Want the best loan rate?

By Therese DeGroot

3 market changes to consider

Although  a handful of post-Great Recession market changes impact the amount for which a church seeking a loan might qualify, interest rates continue to be low. So, now is an excellent time to refinance existing debt or undertake important growth initiatives.

Wantthebestloanrate-While the conditions that banks require might seem burdensome, most are in line with biblical stewardship principles. These include:

1) Property valuation. Most bank lenders are generally limited to loaning no more than 75 percent of a property’s current market value. Given the overall depressed property valuations in recent years, your property could be valued less than it was when your previous loan was funded.

If you’re planning on a building project, the “as complete” valuation could also be as much as 20 percent below actual cost, as the appraisal must consider both the cost to build or replace existing buildings and recent sales of religious properties.

An experienced religious lender will only engage an appraiser who specializes in religious properties to determine a relevant and current valuation. If it comes in lower than required to refinance, drawing on cash reserves (while painful) might be necessary to bring the loan-to-value ratio to 75 percent.
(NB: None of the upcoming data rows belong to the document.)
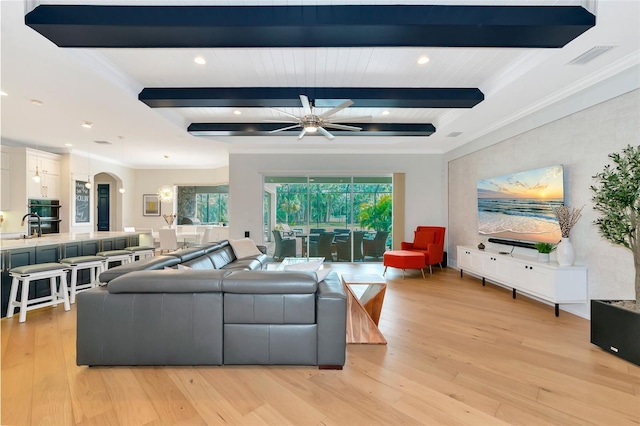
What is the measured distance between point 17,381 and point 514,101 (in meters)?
5.95

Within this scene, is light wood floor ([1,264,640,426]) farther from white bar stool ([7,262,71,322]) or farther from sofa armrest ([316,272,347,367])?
white bar stool ([7,262,71,322])

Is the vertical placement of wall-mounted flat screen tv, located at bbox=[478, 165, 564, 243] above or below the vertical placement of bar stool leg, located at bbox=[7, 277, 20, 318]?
above

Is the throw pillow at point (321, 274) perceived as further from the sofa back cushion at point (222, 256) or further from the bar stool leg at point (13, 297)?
the bar stool leg at point (13, 297)

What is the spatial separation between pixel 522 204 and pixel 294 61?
12.9 ft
Refinancing to a lower rate will result in interest savings that can be redirected to replenish those cash reserves.

Capital campaigns are another solution to reduce debt on over-leveraged properties. This strategy can reduce debt, increase cash reserves and help the church dedicate more resources to ministry.

2) Adequate cash reserves. Church leaders can position their churches to be more attractive loan prospects by making it a best practice to have at least three months’ of operating cash reserves on hand.
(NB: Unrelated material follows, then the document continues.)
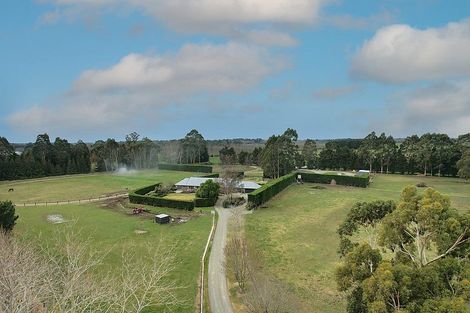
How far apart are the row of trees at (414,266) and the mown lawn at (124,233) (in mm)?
13004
When lending through the Great Recession, one positive factor for us — which clearly determined strong leadership and the ministry’s sustainability — was having adequate cash on hand. Churches which maintained appropriate liquidity were able to manage through the tough cycle while not severely cutting back on staff or ministry and outreach programs.

Strong cash reserves also made these churches stronger borrowers, which in turn presented them as a lower risk; so, we were able to offer them a lower rate, which increased cash flow for ministry.

3) Multi-site ministry gains ground. If cash reserves have increased, but the value of your property — even with improvements — still isn’t enough to allow for a building project, consider becoming a multi-site ministry! When expanding the sanctuary isn’t an option — due to loan or property size, building restrictions, neighbor or zoning issues — establishing multiple locations allows your church to keep growing. And, it has proven to be a very efficient and cost-effective way to reach more people. Plan early, and decide what multi-site model works for your vision, and whether to lease or buy property. With values (and therefore prices) at an all-time low, it’s a great opportunity for low purchase and lease prices.

A solid all-around investment
It’s more critical than ever to find a financial partner experienced in religious lending, committed to the market, well-capitalized and liquid. Consider only those which understand how religious organizations operate and are mindful of churches’ unique cash flow nature.

A lower rate, combined with the right financial partner, will support your church’s vision and put you in relationship with a lender you can trust through the challenges every ministry faces — expected and unexpected.

Therese DeGroot is managing director of First Bank’s Community First Financial Resources Division in Lake Forest, CA. She has developed and managed religious lending programs for 25 years for many banks that now specialize in lending to churches, nonprofits and schools.